Insureds trying to make money through vehicle sharing programs best read their new insurance policy carefully. Agents, too, may want to be up on the new endorsement to the Massachusetts automobile insurance policy approved by the Division of Insurance. This new endorsement that can be added to the personal auto policy states:
“We will not pay any claim for injury or property damage under the policy, while your auto is being used in a personal vehicle sharing program. Such programs or the use of your auto by a person other than you or a household member under an agreement and with payment to you. This exclusion does not apply to personal injury protection.”
Vehicle sharing programs or ridesharing peer-to-peer networks are proliferating at a rapid-rate. Companies such as Rideshare, Lyft, Uber, RelayRides, FlightCar, and Zimride operate throughout the Boston-area, but there are hundreds of vehicle sharing peer-to-peer vehicle sharing networks operating on the Web and around the Commonwealth and country. Their business models come in all flavors: virtual taxi service (Uber), airport car rentals (FlightCar), personal rental (Lyft), carpooling (Zimride).
Whatever their target market, all of these companies basically offer peer-to-peer networking through smart phone apps to connect vehicle owners looking to make some money off their cars to operators or passengers who need a vehicle to use or someone to drive them somewhere.

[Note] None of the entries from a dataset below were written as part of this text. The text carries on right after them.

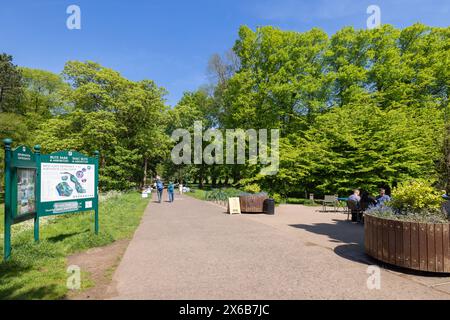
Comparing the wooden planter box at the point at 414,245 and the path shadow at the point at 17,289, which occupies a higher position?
the wooden planter box at the point at 414,245

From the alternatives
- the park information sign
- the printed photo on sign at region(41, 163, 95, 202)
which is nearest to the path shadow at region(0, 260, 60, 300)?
the printed photo on sign at region(41, 163, 95, 202)

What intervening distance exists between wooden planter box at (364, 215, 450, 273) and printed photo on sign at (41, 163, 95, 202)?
24.7ft

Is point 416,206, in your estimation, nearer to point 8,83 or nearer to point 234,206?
point 234,206

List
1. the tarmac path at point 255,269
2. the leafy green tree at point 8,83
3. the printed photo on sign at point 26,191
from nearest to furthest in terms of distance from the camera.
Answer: the tarmac path at point 255,269, the printed photo on sign at point 26,191, the leafy green tree at point 8,83

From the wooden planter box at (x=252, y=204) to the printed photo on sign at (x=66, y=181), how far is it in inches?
306

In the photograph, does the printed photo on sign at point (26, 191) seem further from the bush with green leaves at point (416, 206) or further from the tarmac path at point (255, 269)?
the bush with green leaves at point (416, 206)

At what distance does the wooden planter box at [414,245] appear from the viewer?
4.98 m

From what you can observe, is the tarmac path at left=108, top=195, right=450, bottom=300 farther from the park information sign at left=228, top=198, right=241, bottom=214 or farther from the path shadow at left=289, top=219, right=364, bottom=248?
the park information sign at left=228, top=198, right=241, bottom=214

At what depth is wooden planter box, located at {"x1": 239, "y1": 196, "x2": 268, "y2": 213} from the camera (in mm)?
14523

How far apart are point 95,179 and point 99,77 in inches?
979

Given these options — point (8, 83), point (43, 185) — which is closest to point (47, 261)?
point (43, 185)

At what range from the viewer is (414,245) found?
16.9ft

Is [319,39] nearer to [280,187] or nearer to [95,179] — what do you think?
[280,187]

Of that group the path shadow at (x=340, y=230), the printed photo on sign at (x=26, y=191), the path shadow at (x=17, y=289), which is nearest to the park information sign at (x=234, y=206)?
the path shadow at (x=340, y=230)
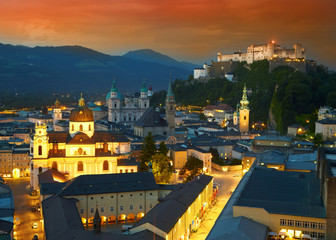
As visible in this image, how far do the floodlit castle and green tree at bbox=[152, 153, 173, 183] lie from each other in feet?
194

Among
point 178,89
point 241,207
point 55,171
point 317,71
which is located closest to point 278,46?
point 317,71

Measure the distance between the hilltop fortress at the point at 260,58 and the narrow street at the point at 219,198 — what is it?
46.2 m

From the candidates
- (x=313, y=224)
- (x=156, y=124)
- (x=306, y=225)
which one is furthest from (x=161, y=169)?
(x=313, y=224)

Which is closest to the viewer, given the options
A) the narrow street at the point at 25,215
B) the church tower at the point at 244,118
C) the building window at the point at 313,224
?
the building window at the point at 313,224

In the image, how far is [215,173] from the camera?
51.9 meters

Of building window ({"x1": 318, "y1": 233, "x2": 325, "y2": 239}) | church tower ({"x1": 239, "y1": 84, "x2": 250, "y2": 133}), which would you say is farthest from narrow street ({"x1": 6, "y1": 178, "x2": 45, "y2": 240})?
church tower ({"x1": 239, "y1": 84, "x2": 250, "y2": 133})

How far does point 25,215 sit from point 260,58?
77.2 metres

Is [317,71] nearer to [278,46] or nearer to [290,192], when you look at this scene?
[278,46]

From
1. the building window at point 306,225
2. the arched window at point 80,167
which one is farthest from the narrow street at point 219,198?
the arched window at point 80,167

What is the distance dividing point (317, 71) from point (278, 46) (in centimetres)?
1226

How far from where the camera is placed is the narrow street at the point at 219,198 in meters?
31.5

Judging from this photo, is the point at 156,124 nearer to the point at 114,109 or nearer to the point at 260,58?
the point at 114,109

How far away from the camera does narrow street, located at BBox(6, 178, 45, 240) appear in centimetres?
3070

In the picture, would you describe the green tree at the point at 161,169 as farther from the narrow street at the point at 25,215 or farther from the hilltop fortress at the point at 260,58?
the hilltop fortress at the point at 260,58
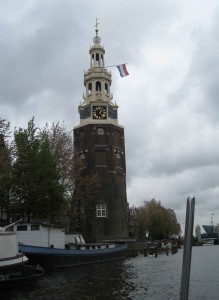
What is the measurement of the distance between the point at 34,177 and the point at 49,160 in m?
2.69

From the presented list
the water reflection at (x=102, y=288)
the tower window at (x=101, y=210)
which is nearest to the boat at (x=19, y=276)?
the water reflection at (x=102, y=288)

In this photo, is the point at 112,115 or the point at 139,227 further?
the point at 139,227

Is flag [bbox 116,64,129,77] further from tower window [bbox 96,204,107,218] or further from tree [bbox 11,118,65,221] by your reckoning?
tower window [bbox 96,204,107,218]

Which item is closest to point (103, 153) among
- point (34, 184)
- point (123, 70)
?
point (123, 70)

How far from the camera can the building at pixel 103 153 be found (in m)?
68.6

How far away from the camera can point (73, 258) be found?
136 ft

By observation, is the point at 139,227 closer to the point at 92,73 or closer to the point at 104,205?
the point at 104,205

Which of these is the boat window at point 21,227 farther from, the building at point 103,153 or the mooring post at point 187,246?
the mooring post at point 187,246

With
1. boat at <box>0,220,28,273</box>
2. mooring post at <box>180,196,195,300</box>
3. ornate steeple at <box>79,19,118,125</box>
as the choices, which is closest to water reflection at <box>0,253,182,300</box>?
boat at <box>0,220,28,273</box>

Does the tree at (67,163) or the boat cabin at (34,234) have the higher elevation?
the tree at (67,163)

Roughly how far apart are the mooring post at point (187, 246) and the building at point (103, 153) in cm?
6042

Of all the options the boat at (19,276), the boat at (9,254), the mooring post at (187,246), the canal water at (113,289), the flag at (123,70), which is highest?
the flag at (123,70)

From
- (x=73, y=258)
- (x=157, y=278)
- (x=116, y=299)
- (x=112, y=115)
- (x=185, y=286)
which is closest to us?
(x=185, y=286)

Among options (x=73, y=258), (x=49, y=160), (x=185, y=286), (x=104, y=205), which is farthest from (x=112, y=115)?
(x=185, y=286)
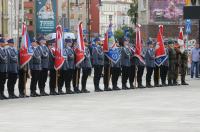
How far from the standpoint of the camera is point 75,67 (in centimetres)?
2430

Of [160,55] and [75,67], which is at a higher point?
[160,55]

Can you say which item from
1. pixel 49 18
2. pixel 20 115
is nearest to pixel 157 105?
pixel 20 115

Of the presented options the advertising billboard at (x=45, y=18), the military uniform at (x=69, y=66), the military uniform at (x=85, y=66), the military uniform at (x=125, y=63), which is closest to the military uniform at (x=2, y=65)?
the military uniform at (x=69, y=66)

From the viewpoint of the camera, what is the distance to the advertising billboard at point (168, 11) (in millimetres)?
63281

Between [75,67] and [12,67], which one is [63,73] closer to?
[75,67]

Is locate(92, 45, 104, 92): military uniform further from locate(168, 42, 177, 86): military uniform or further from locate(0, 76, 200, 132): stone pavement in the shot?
locate(168, 42, 177, 86): military uniform

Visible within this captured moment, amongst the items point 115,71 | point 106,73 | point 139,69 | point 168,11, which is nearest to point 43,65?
point 106,73

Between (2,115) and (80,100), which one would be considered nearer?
(2,115)

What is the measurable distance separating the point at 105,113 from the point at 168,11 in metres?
47.1

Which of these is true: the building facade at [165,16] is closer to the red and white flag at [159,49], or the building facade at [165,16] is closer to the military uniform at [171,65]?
the military uniform at [171,65]

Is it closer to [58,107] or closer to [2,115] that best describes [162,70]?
[58,107]

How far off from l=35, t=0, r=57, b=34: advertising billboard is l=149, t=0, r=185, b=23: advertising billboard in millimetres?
16988

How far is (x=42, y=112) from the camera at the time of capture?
17297 millimetres

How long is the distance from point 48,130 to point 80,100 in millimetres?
7015
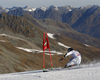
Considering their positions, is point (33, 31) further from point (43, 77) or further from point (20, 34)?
point (43, 77)

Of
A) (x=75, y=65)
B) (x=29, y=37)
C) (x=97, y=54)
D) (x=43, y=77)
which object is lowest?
(x=97, y=54)

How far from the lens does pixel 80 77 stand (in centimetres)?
963

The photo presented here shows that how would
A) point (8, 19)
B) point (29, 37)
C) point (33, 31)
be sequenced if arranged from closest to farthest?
point (29, 37), point (33, 31), point (8, 19)

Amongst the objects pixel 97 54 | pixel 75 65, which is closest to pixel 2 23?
pixel 97 54

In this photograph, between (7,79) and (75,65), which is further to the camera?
(75,65)

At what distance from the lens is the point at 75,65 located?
1375cm

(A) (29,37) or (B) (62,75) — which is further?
(A) (29,37)

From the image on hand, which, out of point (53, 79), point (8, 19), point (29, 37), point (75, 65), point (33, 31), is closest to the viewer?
point (53, 79)

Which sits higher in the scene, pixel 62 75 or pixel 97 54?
pixel 62 75

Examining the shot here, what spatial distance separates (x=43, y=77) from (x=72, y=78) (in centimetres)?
149

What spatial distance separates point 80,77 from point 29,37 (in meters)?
125

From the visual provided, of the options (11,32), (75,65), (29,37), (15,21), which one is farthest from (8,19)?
(75,65)

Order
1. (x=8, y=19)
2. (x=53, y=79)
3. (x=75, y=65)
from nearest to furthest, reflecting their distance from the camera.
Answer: (x=53, y=79)
(x=75, y=65)
(x=8, y=19)

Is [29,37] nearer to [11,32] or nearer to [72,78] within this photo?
[11,32]
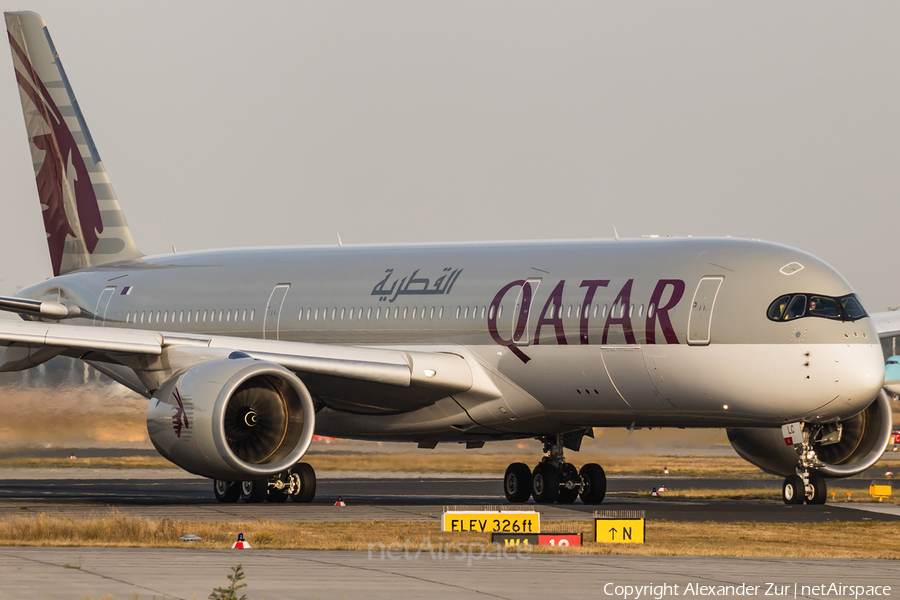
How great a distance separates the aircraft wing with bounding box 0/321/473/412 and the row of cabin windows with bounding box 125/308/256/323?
12.2 ft

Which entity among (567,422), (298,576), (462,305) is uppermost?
(462,305)

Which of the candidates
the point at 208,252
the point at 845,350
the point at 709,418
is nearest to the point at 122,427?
the point at 208,252

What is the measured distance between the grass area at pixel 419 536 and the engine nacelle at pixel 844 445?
5265 mm

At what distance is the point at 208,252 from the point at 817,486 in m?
14.6

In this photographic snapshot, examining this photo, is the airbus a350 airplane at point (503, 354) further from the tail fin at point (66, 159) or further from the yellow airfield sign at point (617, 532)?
the yellow airfield sign at point (617, 532)

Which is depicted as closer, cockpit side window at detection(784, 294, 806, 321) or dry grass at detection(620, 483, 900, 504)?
cockpit side window at detection(784, 294, 806, 321)

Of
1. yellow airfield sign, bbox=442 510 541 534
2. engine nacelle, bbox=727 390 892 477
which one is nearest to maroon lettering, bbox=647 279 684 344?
engine nacelle, bbox=727 390 892 477

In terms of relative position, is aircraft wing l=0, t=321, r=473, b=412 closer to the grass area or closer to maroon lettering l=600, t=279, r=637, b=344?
maroon lettering l=600, t=279, r=637, b=344

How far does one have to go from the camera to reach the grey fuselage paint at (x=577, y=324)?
73.9ft

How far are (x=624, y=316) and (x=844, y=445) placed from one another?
18.5 ft

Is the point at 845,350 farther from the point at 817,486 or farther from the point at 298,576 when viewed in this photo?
the point at 298,576

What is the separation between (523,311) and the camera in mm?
25188

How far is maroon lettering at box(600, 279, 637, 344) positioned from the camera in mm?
23562

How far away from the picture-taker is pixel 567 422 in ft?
84.6
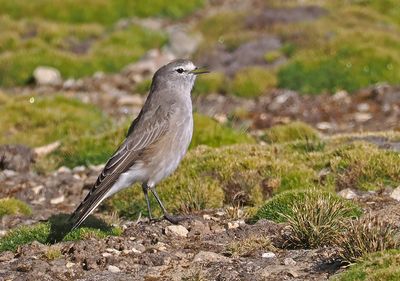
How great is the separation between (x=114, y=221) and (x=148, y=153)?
1.32 m

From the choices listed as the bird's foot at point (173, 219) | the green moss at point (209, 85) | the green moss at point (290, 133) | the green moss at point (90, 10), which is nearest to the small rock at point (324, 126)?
the green moss at point (290, 133)

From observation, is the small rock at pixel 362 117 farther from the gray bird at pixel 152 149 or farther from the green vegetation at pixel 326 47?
the gray bird at pixel 152 149

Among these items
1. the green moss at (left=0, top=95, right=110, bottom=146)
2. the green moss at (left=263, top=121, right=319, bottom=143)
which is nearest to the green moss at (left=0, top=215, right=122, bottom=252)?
the green moss at (left=263, top=121, right=319, bottom=143)

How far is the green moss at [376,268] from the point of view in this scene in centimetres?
861

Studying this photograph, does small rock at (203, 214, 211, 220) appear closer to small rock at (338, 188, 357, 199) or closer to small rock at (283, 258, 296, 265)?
small rock at (338, 188, 357, 199)

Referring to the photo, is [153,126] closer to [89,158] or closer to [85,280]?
[85,280]

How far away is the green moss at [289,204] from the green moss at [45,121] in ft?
32.1

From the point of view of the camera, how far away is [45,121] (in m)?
22.4

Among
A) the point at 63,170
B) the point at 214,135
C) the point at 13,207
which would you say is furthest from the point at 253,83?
the point at 13,207

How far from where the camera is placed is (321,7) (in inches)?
1435

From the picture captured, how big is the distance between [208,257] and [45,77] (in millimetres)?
20236

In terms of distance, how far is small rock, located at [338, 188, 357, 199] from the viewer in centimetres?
1299

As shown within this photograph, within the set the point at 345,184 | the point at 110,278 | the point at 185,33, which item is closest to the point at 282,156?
the point at 345,184

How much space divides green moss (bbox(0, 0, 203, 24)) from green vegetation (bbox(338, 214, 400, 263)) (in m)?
32.1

For now, this new endorsement appears only to affect the optional coverage of the owner who is lending his vehicle through a vehicle sharing program. A renter who has their own automobile coverage should still have their optional coverage apply since they are using the shared vehicle with the permission of the owner.
Since vehicle sharing programs target their money making pitches to private vehicle owners (“Earn up to $1000 a month renting your car”, advertises the RelayRides website), the new endorsement is designed to clarify that a Massachusetts personal automobile policy does not cover renting out one’s automobile as a business.
These type of vehicle sharing programs are likely to get much larger and much more common before their full effect becomes clear. But venture capitalists are not waiting. Uber raised $258 million in August from Google Ventures and Lyft raised $60 million from another venture firm in May as well as selling Enterprise Rent-A-Car, its Zimride service for an undisclosed price.
Agents would be wise to follow the development of these services closely for their insureds because they have the potential to become a game changer for established industries from taxi and livery services to car rental companies. It seems to me, that this developing car-sharing industry has the theoretical potential of reducing the size of the automobile insurance market, since more cars shared means fewer cars insured.